W d2 masz 3-4 mechaniki rozwoju postaci (a tak na prawde to 2), a w d4 masz tego więcej. Może są płytsze, ale akurat mi to nie uwiera tak bardzo.
Tzn ja nie o tym mowie kompletnie. To oczywiste, że jak grasz jednym builden to pewnych rzeczy nie używasz. Też było tak, że były skille słabe jak Zęby Necromanty które tak jak mówisz mogły by być wywalone albo zbuffowane. Tamten system miał swoje problemy. Jednak bylo tak, że na 10 levelu sie grało inaczej. Na 20 grało się inaczej, na 30 i tak dalej aż do końca. Cały czas gra coś dla Ciebie miała nowego. W D4 tego nie ma albo jest tego okrutnie mało. Ja grałem Drutem na niedzwiedzia w D4 i dosłownie na 20 levelu mój gameplay niedzwiedziem był praktycznie taki sam jak na 60. Czarodziejka to juz nie wspomne bo trzeba bylo 2-3 skille brac zawsze takie same, żeby sie dało grać.
Porównujemy też gry które dzieli 20 lat. Jednak mechanizm nagrody był dobrze zrobiony w D2, a tutaj praktycznie go nie ma.
Mistrzu to nawet kolo recenzji nie stalo… Ot poopowiadal, opisal wrazenia i tyle. Procz tego co bylo juz na materialach promocyjnych praktycznie sie niczego nowego nie dowiedzialem. Pomine juz fakt, ze ta gra od podstaw jest tak skopana, ze jako h’n’s nie powinna dostac wiecej niz 5/10 bez gruntownego przebudowania. Ciezko sie patrzy na to nasze giereczkowo ostatnio
Nie wiem jak w Diabla można grać dłużej niż kampanię (ew. drugi czy trzeci raz jak ktoś bardzo lubi). Multi? Grindowanie? Levelowanie? Itemy? Toż to nic tylko cyferki w statsach bez żadnego wpływu na nic, fabuła się kończy i fajnie, pograne, do widzenia.

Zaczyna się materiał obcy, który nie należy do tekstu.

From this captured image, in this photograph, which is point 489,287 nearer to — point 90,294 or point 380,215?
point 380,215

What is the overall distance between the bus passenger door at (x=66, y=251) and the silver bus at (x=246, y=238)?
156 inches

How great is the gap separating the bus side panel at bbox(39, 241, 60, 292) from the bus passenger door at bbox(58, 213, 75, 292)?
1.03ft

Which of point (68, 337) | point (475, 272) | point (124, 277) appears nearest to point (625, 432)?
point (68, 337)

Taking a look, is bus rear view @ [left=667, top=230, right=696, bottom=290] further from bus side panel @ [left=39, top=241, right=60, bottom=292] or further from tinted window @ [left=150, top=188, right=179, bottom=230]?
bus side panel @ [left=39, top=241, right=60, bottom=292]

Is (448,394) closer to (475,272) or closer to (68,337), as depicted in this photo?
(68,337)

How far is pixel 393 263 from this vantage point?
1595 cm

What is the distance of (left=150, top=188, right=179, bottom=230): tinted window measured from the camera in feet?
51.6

Jak strzelisz gola w FIFIe albo dojedziesz do Mety w Dircie to też już pograne? Czy próbujesz poprawić czas albo w nastepnym meczu strzelisz dwa gole? Pewnie nie w końcu to tylko cyferki.
W wyścigach zdaje się, że możesz stawać się lepszy, coraz lepiej kierować. W Diablo żadnego praktycznie skilla się nie ćwiczy, początkujący po 10 minutach zaznajamiania będzie tak samo siekał jak mu dasz rozwiniętą postać.
Obczaj sobie kanał MRLamy jakiego gosciu ma wycwiczonego skilla w D2.
Instaluję to grę właśnie i sam się przekonam na własne oczy czy jest ona naprawdę warta uwagi.